- **SELECTED PASSAGE**:
- Directed by: Fred C. Brannon Thomas Carr
- Written by: Franklin Adreon Basil Dickey Jesse Duffy Sol Shor
- Produced by: M. J. Frankovich
- Starring: Clayton Moore Linda Stirling Roy Barcroft John Compton Tristram Coffin Tom London Holly Bane Edmund Cobb
- Cinematography: John MacBurnie
- Distributed by: Republic Pictures
- Release dates: August 2, 1947 (U.S. serial); March 28, 1955 (U.S. re-release);
- Running time: 13 chapters / 180 minutes
- Country: United States
- Language: English
- Budget: $149,967 (negative cost: $180,497)

= Jesse James Rides Again =

1947 film by Thomas Carr, Fred C. Brannon

Jesse James Rides Again is a 1947 American Republic Western film serial.

==Plot==
Gunfighter Jesse James is framed for a Missouri bank job and murder by a black-cowled outlaw gang, known as "The Black Raiders". Unable to clear his name, he and companion Steve Lane, whose father was murdered during the bank robbery, flee to escape the posse. They ride into a town where they receive shelter from Ann Bolton and her elderly father, Sam Bolton, whose ranch is being regularly attacked by The Black Raiders. The same gang are led by Frank Lawton, who in turn had been hired by James Clark, a businessman. Through him, The Black Raiders attempt to drive the Boltons and other farmers off their land because of localized oil reserves in the area.

- **RECORD EXTRACTS**:

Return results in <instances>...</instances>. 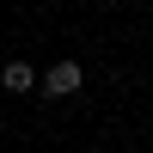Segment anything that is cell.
Listing matches in <instances>:
<instances>
[{
    "label": "cell",
    "mask_w": 153,
    "mask_h": 153,
    "mask_svg": "<svg viewBox=\"0 0 153 153\" xmlns=\"http://www.w3.org/2000/svg\"><path fill=\"white\" fill-rule=\"evenodd\" d=\"M80 86H86V74H80L74 55H61L55 68H43V98H74Z\"/></svg>",
    "instance_id": "cell-1"
},
{
    "label": "cell",
    "mask_w": 153,
    "mask_h": 153,
    "mask_svg": "<svg viewBox=\"0 0 153 153\" xmlns=\"http://www.w3.org/2000/svg\"><path fill=\"white\" fill-rule=\"evenodd\" d=\"M0 86H6V92H43V74L31 68V61H6V68H0Z\"/></svg>",
    "instance_id": "cell-2"
}]
</instances>
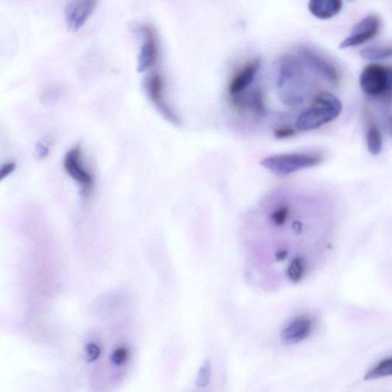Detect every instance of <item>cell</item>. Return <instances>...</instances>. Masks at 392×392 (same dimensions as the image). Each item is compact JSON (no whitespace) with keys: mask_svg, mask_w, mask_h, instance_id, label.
<instances>
[{"mask_svg":"<svg viewBox=\"0 0 392 392\" xmlns=\"http://www.w3.org/2000/svg\"><path fill=\"white\" fill-rule=\"evenodd\" d=\"M98 0H69L65 6V21L69 29L79 31L95 12Z\"/></svg>","mask_w":392,"mask_h":392,"instance_id":"6","label":"cell"},{"mask_svg":"<svg viewBox=\"0 0 392 392\" xmlns=\"http://www.w3.org/2000/svg\"><path fill=\"white\" fill-rule=\"evenodd\" d=\"M359 81L361 88L367 96L386 98L392 96V68L370 64L363 69Z\"/></svg>","mask_w":392,"mask_h":392,"instance_id":"3","label":"cell"},{"mask_svg":"<svg viewBox=\"0 0 392 392\" xmlns=\"http://www.w3.org/2000/svg\"><path fill=\"white\" fill-rule=\"evenodd\" d=\"M144 43L138 56L137 70L144 72L154 67L158 58V47L156 34L151 26L141 27Z\"/></svg>","mask_w":392,"mask_h":392,"instance_id":"8","label":"cell"},{"mask_svg":"<svg viewBox=\"0 0 392 392\" xmlns=\"http://www.w3.org/2000/svg\"><path fill=\"white\" fill-rule=\"evenodd\" d=\"M320 156L306 154H286L266 157L260 165L278 175H287L313 167L321 163Z\"/></svg>","mask_w":392,"mask_h":392,"instance_id":"2","label":"cell"},{"mask_svg":"<svg viewBox=\"0 0 392 392\" xmlns=\"http://www.w3.org/2000/svg\"><path fill=\"white\" fill-rule=\"evenodd\" d=\"M86 359L88 362L96 361L100 356V349L95 343H89L86 348Z\"/></svg>","mask_w":392,"mask_h":392,"instance_id":"21","label":"cell"},{"mask_svg":"<svg viewBox=\"0 0 392 392\" xmlns=\"http://www.w3.org/2000/svg\"><path fill=\"white\" fill-rule=\"evenodd\" d=\"M211 376L210 362L204 361L199 370L197 379H196V386L202 388L207 387L210 382Z\"/></svg>","mask_w":392,"mask_h":392,"instance_id":"18","label":"cell"},{"mask_svg":"<svg viewBox=\"0 0 392 392\" xmlns=\"http://www.w3.org/2000/svg\"><path fill=\"white\" fill-rule=\"evenodd\" d=\"M313 321L301 316L294 321L282 331V339L287 344L301 342L309 337L313 330Z\"/></svg>","mask_w":392,"mask_h":392,"instance_id":"11","label":"cell"},{"mask_svg":"<svg viewBox=\"0 0 392 392\" xmlns=\"http://www.w3.org/2000/svg\"><path fill=\"white\" fill-rule=\"evenodd\" d=\"M392 376V357L380 362L377 366L367 372L366 380L377 379Z\"/></svg>","mask_w":392,"mask_h":392,"instance_id":"15","label":"cell"},{"mask_svg":"<svg viewBox=\"0 0 392 392\" xmlns=\"http://www.w3.org/2000/svg\"><path fill=\"white\" fill-rule=\"evenodd\" d=\"M296 134V130L291 127L279 128L275 130V136L277 139L293 137Z\"/></svg>","mask_w":392,"mask_h":392,"instance_id":"22","label":"cell"},{"mask_svg":"<svg viewBox=\"0 0 392 392\" xmlns=\"http://www.w3.org/2000/svg\"><path fill=\"white\" fill-rule=\"evenodd\" d=\"M36 153H37V155H38V156L40 158H43L48 156L49 149H48L47 146H45L43 144L39 143L36 146Z\"/></svg>","mask_w":392,"mask_h":392,"instance_id":"24","label":"cell"},{"mask_svg":"<svg viewBox=\"0 0 392 392\" xmlns=\"http://www.w3.org/2000/svg\"><path fill=\"white\" fill-rule=\"evenodd\" d=\"M341 101L330 93L323 92L317 96L311 107L299 116L296 122L299 132H306L331 122L341 113Z\"/></svg>","mask_w":392,"mask_h":392,"instance_id":"1","label":"cell"},{"mask_svg":"<svg viewBox=\"0 0 392 392\" xmlns=\"http://www.w3.org/2000/svg\"><path fill=\"white\" fill-rule=\"evenodd\" d=\"M380 29L379 18L370 15L354 25L348 38L340 45V49L354 47L374 38Z\"/></svg>","mask_w":392,"mask_h":392,"instance_id":"7","label":"cell"},{"mask_svg":"<svg viewBox=\"0 0 392 392\" xmlns=\"http://www.w3.org/2000/svg\"><path fill=\"white\" fill-rule=\"evenodd\" d=\"M65 171L71 178L82 186L86 193L91 190L94 178L83 164L81 149L76 146L67 152L64 158Z\"/></svg>","mask_w":392,"mask_h":392,"instance_id":"5","label":"cell"},{"mask_svg":"<svg viewBox=\"0 0 392 392\" xmlns=\"http://www.w3.org/2000/svg\"><path fill=\"white\" fill-rule=\"evenodd\" d=\"M16 165L15 163L11 162L5 163L0 170V180H3L6 177L11 175L16 170Z\"/></svg>","mask_w":392,"mask_h":392,"instance_id":"23","label":"cell"},{"mask_svg":"<svg viewBox=\"0 0 392 392\" xmlns=\"http://www.w3.org/2000/svg\"><path fill=\"white\" fill-rule=\"evenodd\" d=\"M302 58L311 68L331 82L338 81V73L332 65L309 50H303Z\"/></svg>","mask_w":392,"mask_h":392,"instance_id":"12","label":"cell"},{"mask_svg":"<svg viewBox=\"0 0 392 392\" xmlns=\"http://www.w3.org/2000/svg\"><path fill=\"white\" fill-rule=\"evenodd\" d=\"M146 95L158 112L165 119L175 126H180L181 121L173 109L164 100V79L161 74L155 73L146 78L144 83Z\"/></svg>","mask_w":392,"mask_h":392,"instance_id":"4","label":"cell"},{"mask_svg":"<svg viewBox=\"0 0 392 392\" xmlns=\"http://www.w3.org/2000/svg\"><path fill=\"white\" fill-rule=\"evenodd\" d=\"M305 273V264L301 257L294 258L287 269V276L294 283L301 282Z\"/></svg>","mask_w":392,"mask_h":392,"instance_id":"16","label":"cell"},{"mask_svg":"<svg viewBox=\"0 0 392 392\" xmlns=\"http://www.w3.org/2000/svg\"><path fill=\"white\" fill-rule=\"evenodd\" d=\"M361 56L368 61L384 60L392 57V46L381 49H367L361 52Z\"/></svg>","mask_w":392,"mask_h":392,"instance_id":"17","label":"cell"},{"mask_svg":"<svg viewBox=\"0 0 392 392\" xmlns=\"http://www.w3.org/2000/svg\"><path fill=\"white\" fill-rule=\"evenodd\" d=\"M128 359V351L124 347L116 349L110 357L111 362L119 367L123 365Z\"/></svg>","mask_w":392,"mask_h":392,"instance_id":"20","label":"cell"},{"mask_svg":"<svg viewBox=\"0 0 392 392\" xmlns=\"http://www.w3.org/2000/svg\"><path fill=\"white\" fill-rule=\"evenodd\" d=\"M369 151L372 154L379 155L382 149V138L380 130L375 125H370L367 135Z\"/></svg>","mask_w":392,"mask_h":392,"instance_id":"14","label":"cell"},{"mask_svg":"<svg viewBox=\"0 0 392 392\" xmlns=\"http://www.w3.org/2000/svg\"><path fill=\"white\" fill-rule=\"evenodd\" d=\"M309 11L321 20H329L337 16L342 6V0H310Z\"/></svg>","mask_w":392,"mask_h":392,"instance_id":"13","label":"cell"},{"mask_svg":"<svg viewBox=\"0 0 392 392\" xmlns=\"http://www.w3.org/2000/svg\"><path fill=\"white\" fill-rule=\"evenodd\" d=\"M289 212H290V209L284 204L274 212L270 219L277 226H282L287 221Z\"/></svg>","mask_w":392,"mask_h":392,"instance_id":"19","label":"cell"},{"mask_svg":"<svg viewBox=\"0 0 392 392\" xmlns=\"http://www.w3.org/2000/svg\"><path fill=\"white\" fill-rule=\"evenodd\" d=\"M260 67V61L254 59L246 64L231 79L229 91L231 96L241 94L253 82Z\"/></svg>","mask_w":392,"mask_h":392,"instance_id":"9","label":"cell"},{"mask_svg":"<svg viewBox=\"0 0 392 392\" xmlns=\"http://www.w3.org/2000/svg\"><path fill=\"white\" fill-rule=\"evenodd\" d=\"M232 102L240 110H249L255 117H263L266 114L264 95L259 88H255L246 96L239 94L232 96Z\"/></svg>","mask_w":392,"mask_h":392,"instance_id":"10","label":"cell"}]
</instances>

- **GIVEN PROBLEM A**:
Answer these from the Jesse James Rides Again page:
(i) Who produced the serial?
(ii) How many chapters does it run?
(iii) Who hired Frank Lawton?
- **GIVEN PROBLEM B**:
Print everything on the Jesse James Rides Again page from "Jesse James Rides Again is" down to "in the area.".

- **FINISHED ANSWER A**:
(i) M. J. Frankovich
(ii) 13 chapters
(iii) James Clark, a businessman

- **FINISHED ANSWER B**:
Jesse James Rides Again is a 1947 American Republic Western film serial.

==Plot==
Gunfighter Jesse James is framed for a Missouri bank job and murder by a black-cowled outlaw gang, known as "The Black Raiders". Unable to clear his name, he and companion Steve Lane, whose father was murdered during the bank robbery, flee to escape the posse. They ride into a town where they receive shelter from Ann Bolton and her elderly father, Sam Bolton, whose ranch is being regularly attacked by The Black Raiders. The same gang are led by Frank Lawton, who in turn had been hired by James Clark, a businessman. Through him, The Black Raiders attempt to drive the Boltons and other farmers off their land because of localized oil reserves in the area.